Ma Rainey's Black Bottom
David Lee/Netflix

It’s hard to divorce George C. Wolfe’s adaptation of August Wilson’s Tony Award-nominated play Ma Rainey’s Black Bottom from the tragic circumstances of its release. Before a single still from the production was released to the public, Chadwick Boseman tragically passed away, and the wound from that massive loss makes it incredibly difficult to read it in any other way than an elegy for one of the greatest on-screen talents to emerge in the past decade. Indeed, it works wholly in that way, though Boseman’s vivacious performance allows one to occasionally forget about reality, but it’s also a swell adaptation of one of Wilson’s most fascinating plays, which, had it emerged into a kinder world, would likely still have received a similar amount of acclaim.

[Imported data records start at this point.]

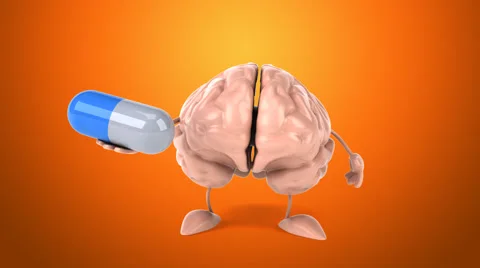 Brain - Computer animation | Stock Video | Pond5
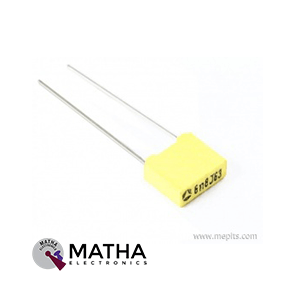 fwesf 6.8nf 63V 5mm Pitch Box Capacitor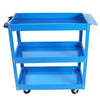 Blue Rolling Tool Cart - Heavy Duty & Lockable!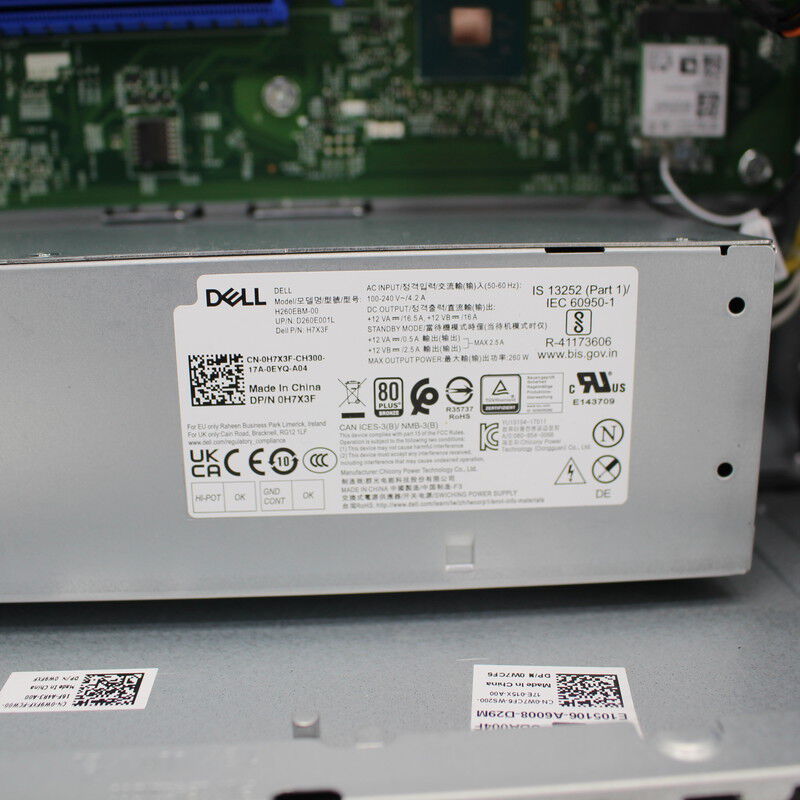 中古 DELL Inspiron 3891(Intel Core i5 11400/16GB DDR4 (PC4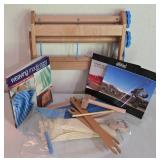 LL-FR - Ashford Knitters Loom With Accessories & Carry Bag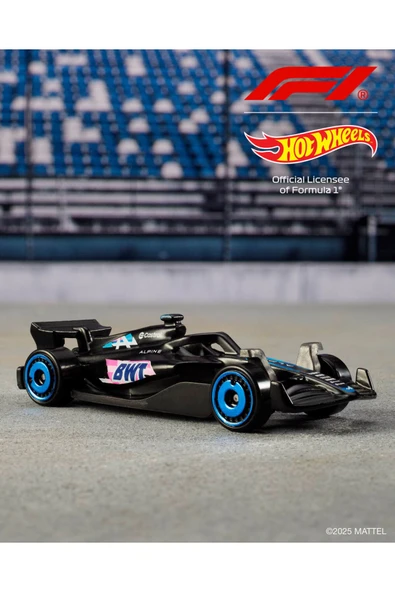 ® Formula 1 5'li Araba Seti JGF58 - 2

Ma Rainey’s Black Bottom takes place over the course of a hot summer’s day in Chicago back in 1927, when blues legend Ma Rainey (Viola Davis) and her backing band — ambitious trumpeter Levee (Boseman), sturdy bandleader and trombonist Cutler (Coleman Domingo), bassist Slow Drag (Michael Potts), and the thoughtful pianist Toledo (Glynn Turman) — have gathered in a recording studio to put a couple of songs on wax for her record company. Over the course of the day, the band encounters a series of delays — Ma’s initially late because her car got into an accident outside of the studio, she wants her stuttering nephew to record an intro to the number the film’s titled after, and the recording equipment keeps breaking — and spends a good amount of their day stuck in the green room beneath the studio, shooting the shit and rehearsing. But Levee’s got plans: He wants to start his own band and record his own songs, and he wants his versions of Ma’s classics to be the ones they record. So, a conflict begins brewing between the iconic singer and the newbie trumpeter, and only one of them can triumph.

Wolfe, the master responsible for bringing Tony Kushner’s Angels of America to the Broadway stage, knows how to coax brilliant performances from actors, and this is the cleanest translation of that on-stage skill to the screen. The script, penned by Wolfe’s longtime collaborator Ruben Santiago-Hudson, often runs into some of the same problems that theatrical adaptations do — in practice, it’s very stagey in its construction, despite the writer and director’s attempts to bring the action to other places — but the performers make it so compelling that I rarely minded. The entire ensemble is astonishingly cast, from Domingo’s presence as the sturdy backbone of the band to Turman’s gregarious whisky-sipped pensiveness, and, of course, his two leads. Davis is great here, with the theatrical nature of her character’s on-screen persona never once overwhelming the wants, desires, and frustrations of the person concealed beneath it. Ma has seen some shit in her life, and she knows that her record company is exploiting her, so she refuses to suffer the fools and their mistakes at this record company gladly. She knows that they’ll be done with her after they pay her, and she longs to get back on the road, where she knows that her audiences are there to see her perform. It’s an interesting, layered performance that often compliments a lot of the work that she’s done in the past.

Make no mistake: As good as Davis is here, this is Boseman’s film, and he captivates every second he’s on-screen, gliding across rooms while nailing the grace notes and flow of Wilson’s dialogue. He has a genuinely showstopping monologue at the end of what would have been the play’s first act, and it is also a centerpiece here, full of deeply-rooted pain and trauma, that grinds the film to a total halt, to the point where one almost wishes for the act break simply to catch one’s breath. I definitely don’t fault Wolfe or Santiago-Hudson for not knowing necessarily how to move on from that specific scene — the transition is slightly less than graceful — because I honestly wouldn’t know how to. Boseman’s keen on bringing out the tragic nature of Levee’s circumstance and his fall from grace, and there’s something almost Hellenistic about the nature of his subsequent collapse. There’s a lovely moment following a big blow-up between Levee and the rest of the band where Boseman turns his attention to a locked and nearly immovable iron door in the band’s room, and after a whole lot of pushing and kicking, he finally makes his way through, only to see that the door leads nowhere, that there’s no escape.

Again, Wolfe’s made a sturdy and good film here, a work which deeply respects both the talents of its origins and its ensemble, and allows the best of both to properly flourish in a cinematic way. It’s going to earn all of the accolades that are heading its way, but it feels odd and difficult to properly celebrate its achievements, knowing that it’s the last time we’ll get to see one of its stars shine so brightly, especially given the sterling quality of the work that Boseman put in in this particular film. But perhaps one should interpret Ma Rainey’s Black Bottom as a celebration of its actors, an old standard recorded well in stereo for the very first time, and that we are all very lucky that that we got to see it performed by one of the very best while we still could.